▶ **Supplied entries**
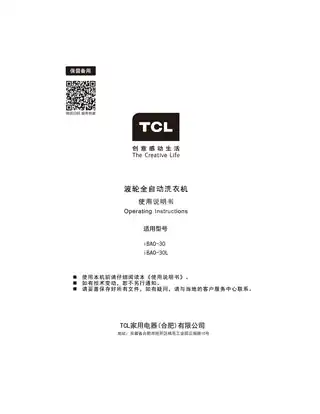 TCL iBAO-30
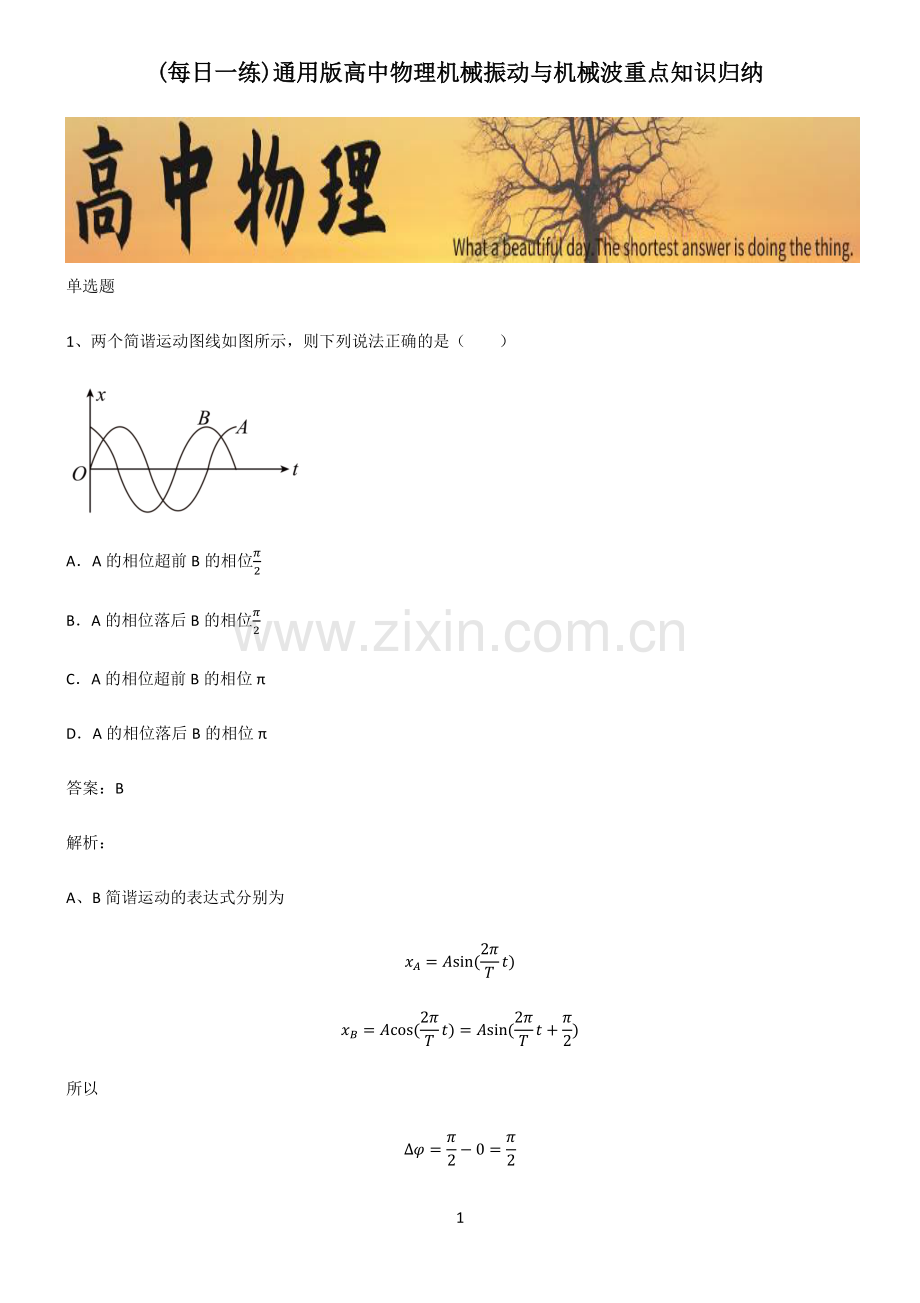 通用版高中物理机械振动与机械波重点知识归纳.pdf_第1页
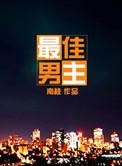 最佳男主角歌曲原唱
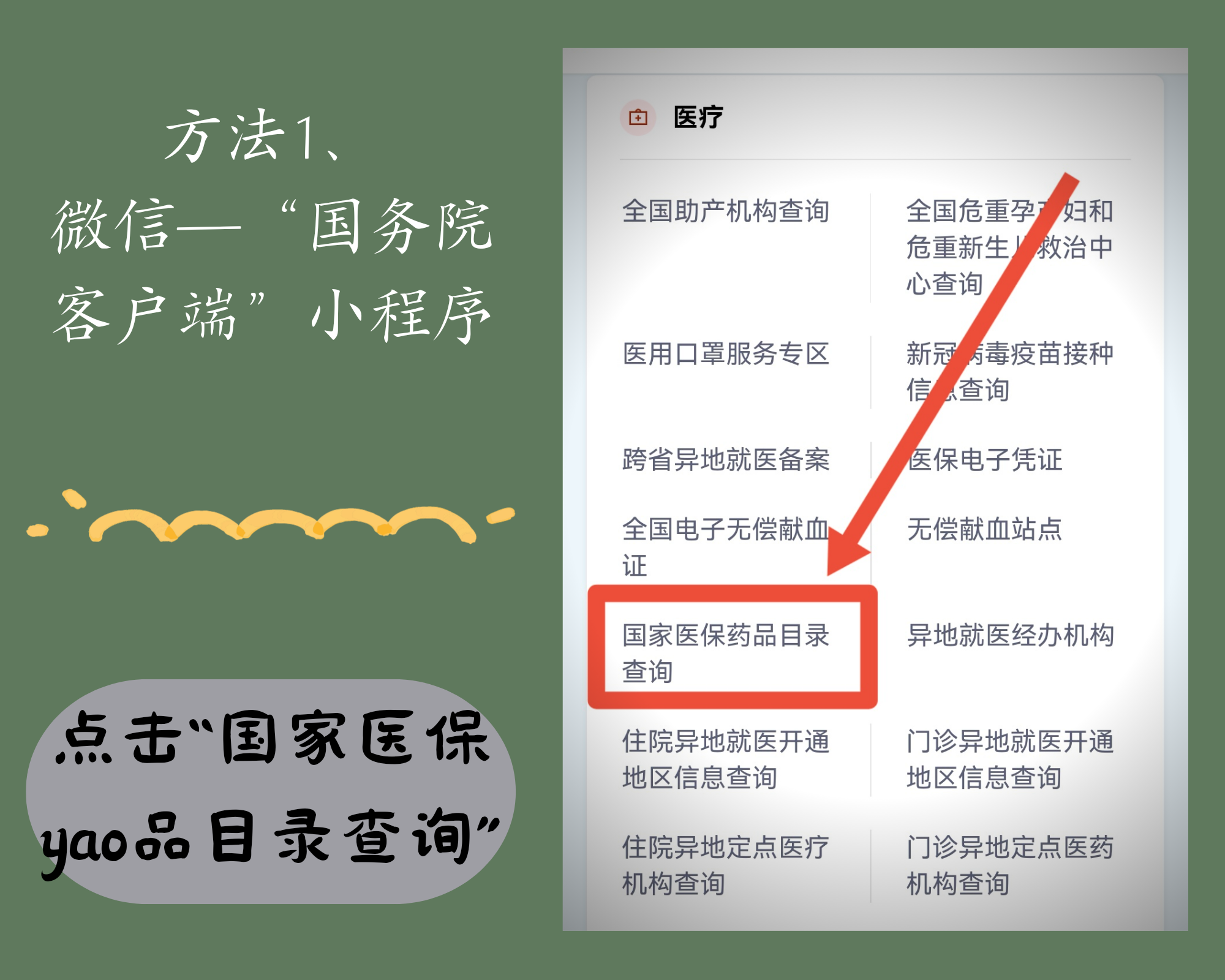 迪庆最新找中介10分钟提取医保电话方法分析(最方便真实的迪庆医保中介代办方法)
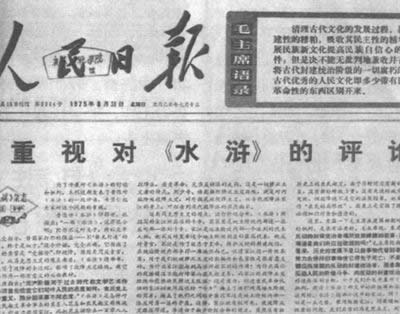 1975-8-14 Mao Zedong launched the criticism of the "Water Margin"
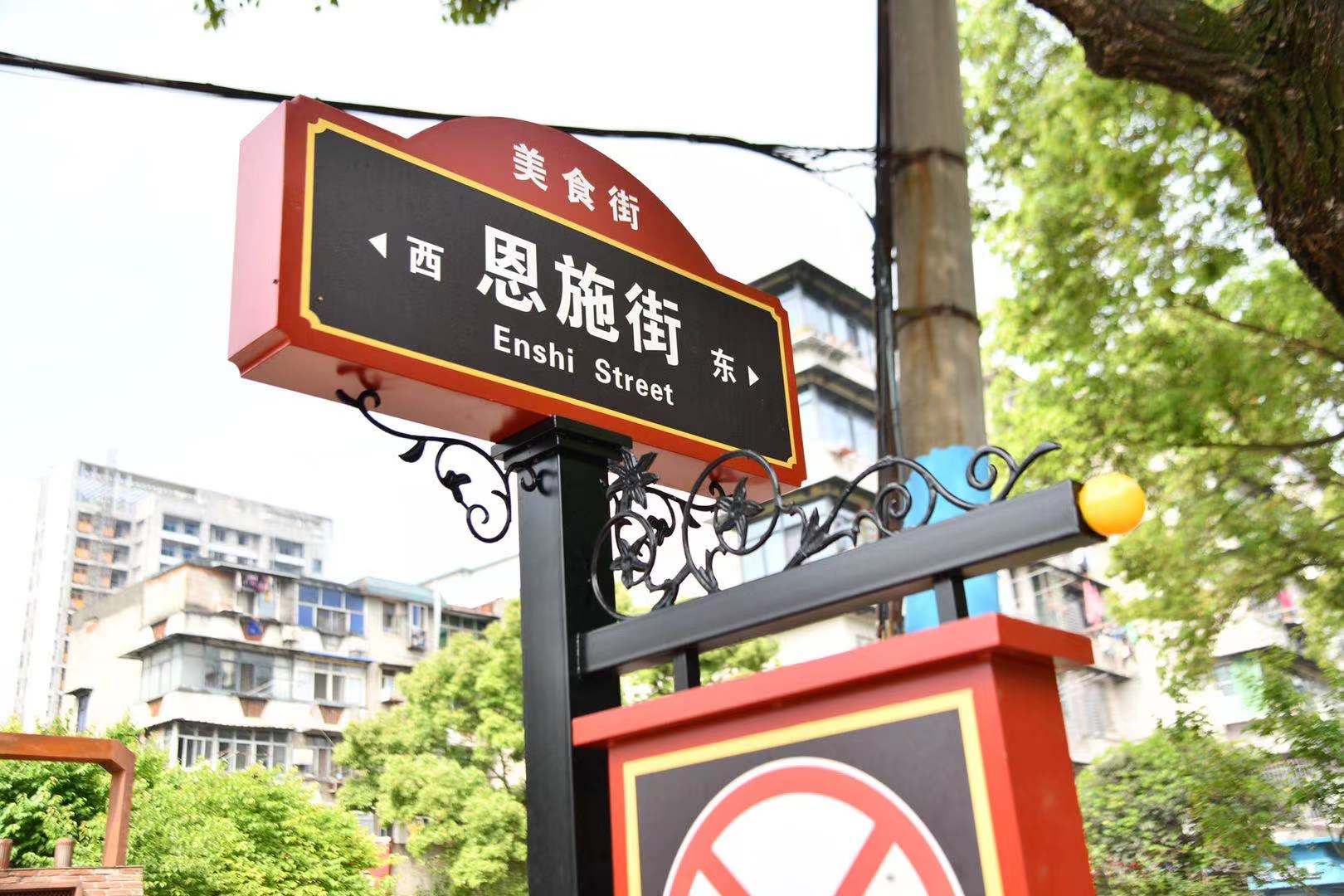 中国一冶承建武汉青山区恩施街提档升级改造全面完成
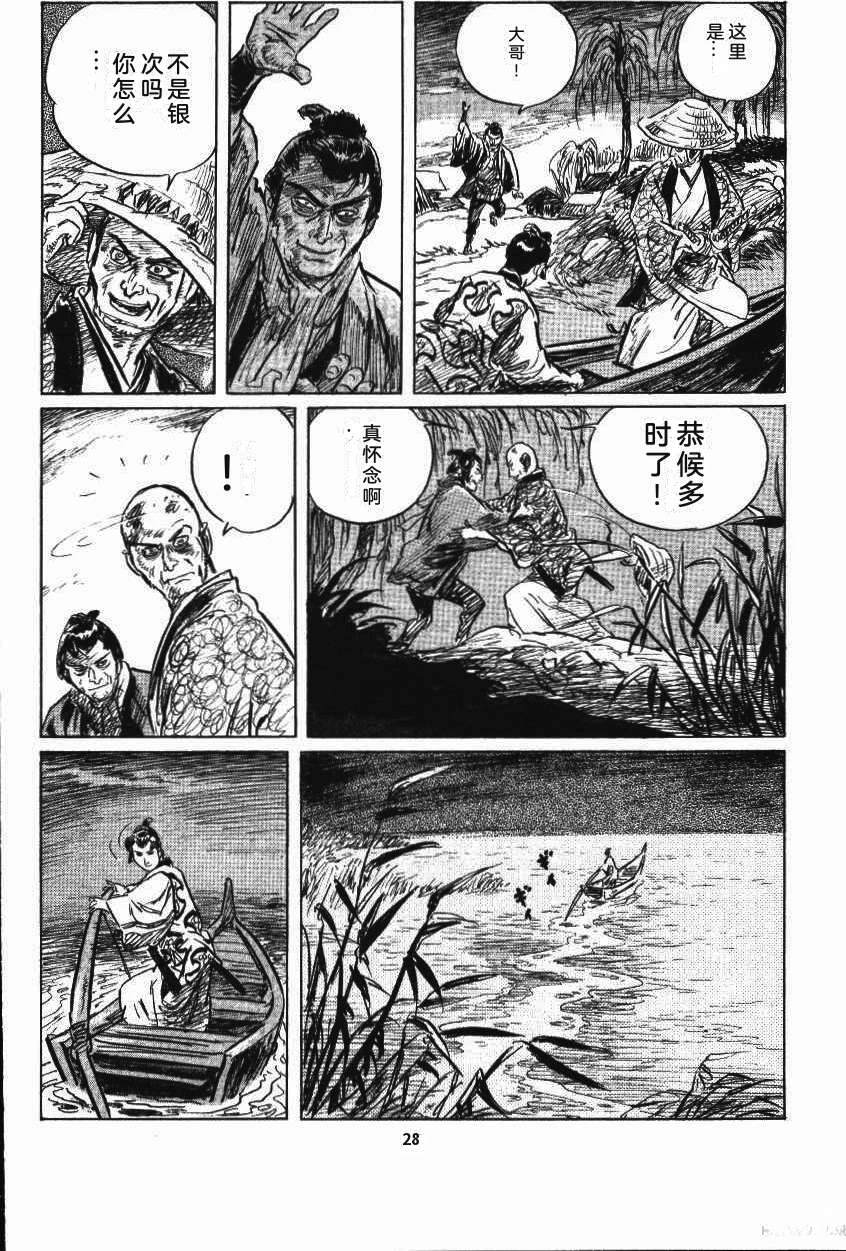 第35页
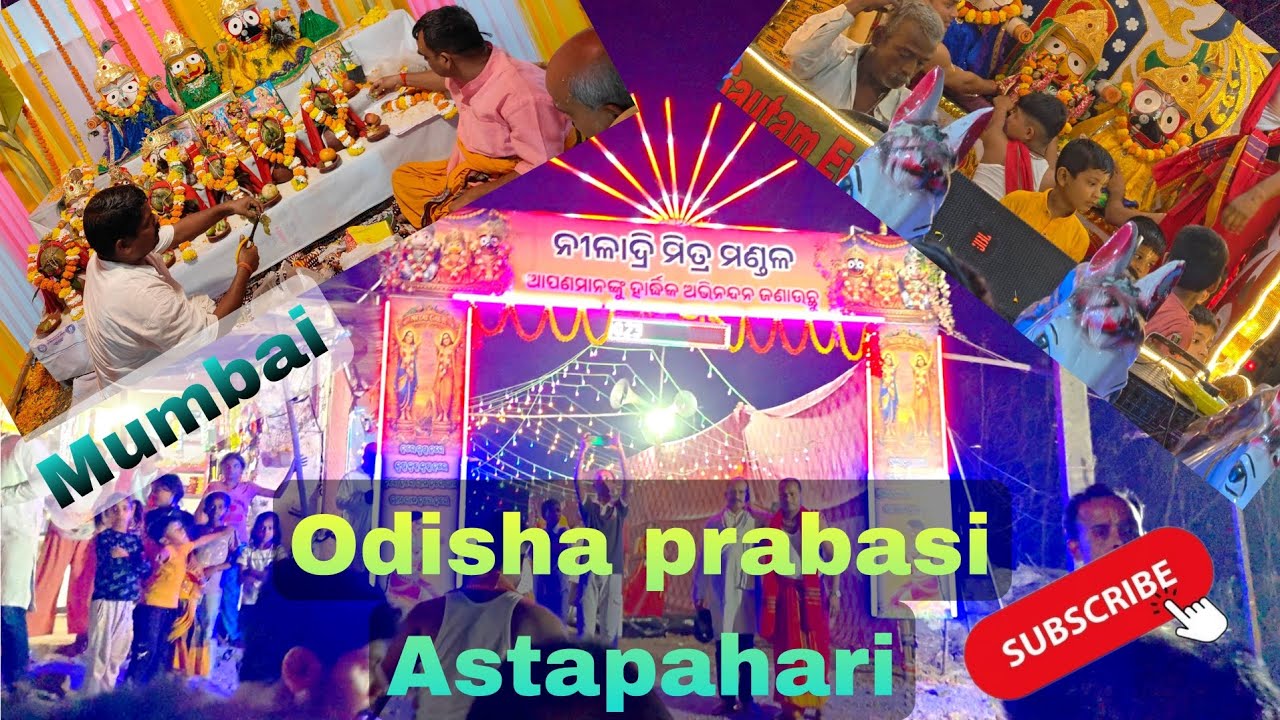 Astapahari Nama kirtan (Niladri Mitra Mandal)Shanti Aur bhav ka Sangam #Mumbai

▶ **Problem requirements**
Reproduce each line of the listing above verbatim, leaving out the pictures and keeping only the caption text.

▶ **Written solution**
 TCL iBAO-30
 通用版高中物理机械振动与机械波重点知识归纳.pdf_第1页
 最佳男主角歌曲原唱
 迪庆最新找中介10分钟提取医保电话方法分析(最方便真实的迪庆医保中介代办方法)
 1975-8-14 Mao Zedong launched the criticism of the "Water Margin"
 中国一冶承建武汉青山区恩施街提档升级改造全面完成
 第35页
 Astapahari Nama kirtan (Niladri Mitra Mandal)Shanti Aur bhav ka Sangam #Mumbai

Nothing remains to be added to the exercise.